Today, the European Parliament’s Industry, Research and Energy Committee voted on proposals to ensure the EU achieves the goal agreed in 2008 to reduce energy consumption by 20% by 2020. Current forecasts predict that the EU is only on track to achieve a 9% reduction on 1990 levels.
The Leader of the UK Liberal Democrat MEPs and energy expert Fiona Hall, chief negotiator for the Parliament’s Liberal and Democrat Group on the Efficiency Directive, said that the new Energy Efficiency Directive was necessary to get the EU back on track towards the 20% target. She went on to highlight the influence that Liberal Democrats in the Coalition Government had had on the Commission’s proposals. She said the new Energy Company Obligation and the Green Deal both introduced by the Coalition Government inspired some key provisions proposed in the new bill, including an obligation on energy utilities to assist their customers with energy saving measures.
Commenting after the vote, she said:
“Saving energy is the easiest way to offset the effects of higher energy prices. It is also the least costly way to cut carbon emissions whilst creating skilled local jobs and driving economic growth.

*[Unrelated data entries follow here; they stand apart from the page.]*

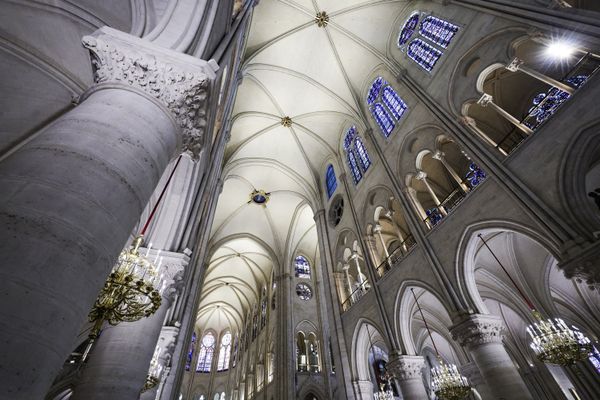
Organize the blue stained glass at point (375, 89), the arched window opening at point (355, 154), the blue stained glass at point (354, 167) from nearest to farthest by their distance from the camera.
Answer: the blue stained glass at point (375, 89), the arched window opening at point (355, 154), the blue stained glass at point (354, 167)

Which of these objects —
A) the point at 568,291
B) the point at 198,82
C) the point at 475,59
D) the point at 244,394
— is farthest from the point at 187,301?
the point at 244,394

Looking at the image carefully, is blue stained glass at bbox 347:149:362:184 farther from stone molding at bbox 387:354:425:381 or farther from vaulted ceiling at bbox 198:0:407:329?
stone molding at bbox 387:354:425:381

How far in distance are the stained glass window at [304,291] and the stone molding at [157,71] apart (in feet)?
61.5

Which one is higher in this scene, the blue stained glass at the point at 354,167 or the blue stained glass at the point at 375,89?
the blue stained glass at the point at 375,89

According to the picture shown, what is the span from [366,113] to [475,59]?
217 inches

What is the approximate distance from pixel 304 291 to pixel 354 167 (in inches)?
406

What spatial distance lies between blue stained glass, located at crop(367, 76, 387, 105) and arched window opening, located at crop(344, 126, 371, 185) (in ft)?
5.82

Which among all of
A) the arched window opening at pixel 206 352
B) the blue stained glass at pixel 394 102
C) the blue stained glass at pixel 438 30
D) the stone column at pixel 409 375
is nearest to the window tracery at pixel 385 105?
the blue stained glass at pixel 394 102

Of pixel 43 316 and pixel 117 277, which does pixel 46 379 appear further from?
pixel 117 277

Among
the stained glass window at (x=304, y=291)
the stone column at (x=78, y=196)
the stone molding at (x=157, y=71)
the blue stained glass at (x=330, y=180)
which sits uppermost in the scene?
the blue stained glass at (x=330, y=180)

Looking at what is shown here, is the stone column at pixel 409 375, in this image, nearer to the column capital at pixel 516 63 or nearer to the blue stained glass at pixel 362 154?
the blue stained glass at pixel 362 154

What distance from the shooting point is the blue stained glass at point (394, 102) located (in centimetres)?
1155

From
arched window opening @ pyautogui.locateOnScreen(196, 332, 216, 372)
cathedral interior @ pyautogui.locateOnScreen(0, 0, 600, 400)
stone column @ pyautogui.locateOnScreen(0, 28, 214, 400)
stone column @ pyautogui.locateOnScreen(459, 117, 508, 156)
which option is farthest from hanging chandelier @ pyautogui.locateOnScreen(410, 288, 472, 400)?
arched window opening @ pyautogui.locateOnScreen(196, 332, 216, 372)

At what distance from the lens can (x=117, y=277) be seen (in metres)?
3.75
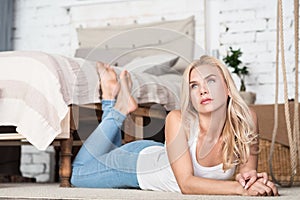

“The less energy we need, the less we depend on energy imports from politically unreliable sources such as the Middle East and Russia.”
Hall added that knowing how much energy will be needed in 2020 would also facilitate infrastructure planning and avoid costly over-investment.
Commenting on the relationship between the Energy Efficiency Directive and the Emissions Trading Scheme, she continued: “The Commission must come forward with proposals to adjust the EU’s Emission Trading System to take account of the Energy Efficiency Directive’s impact on the carbon price. This needs to be restored to its original level in order to provide strong incentives for low-carbon investments.”
Informal negotiations on the Energy Efficiency Directive will now take place between the Parliament and Council with the aim of achieving a first reading agreement under the Danish Presidency.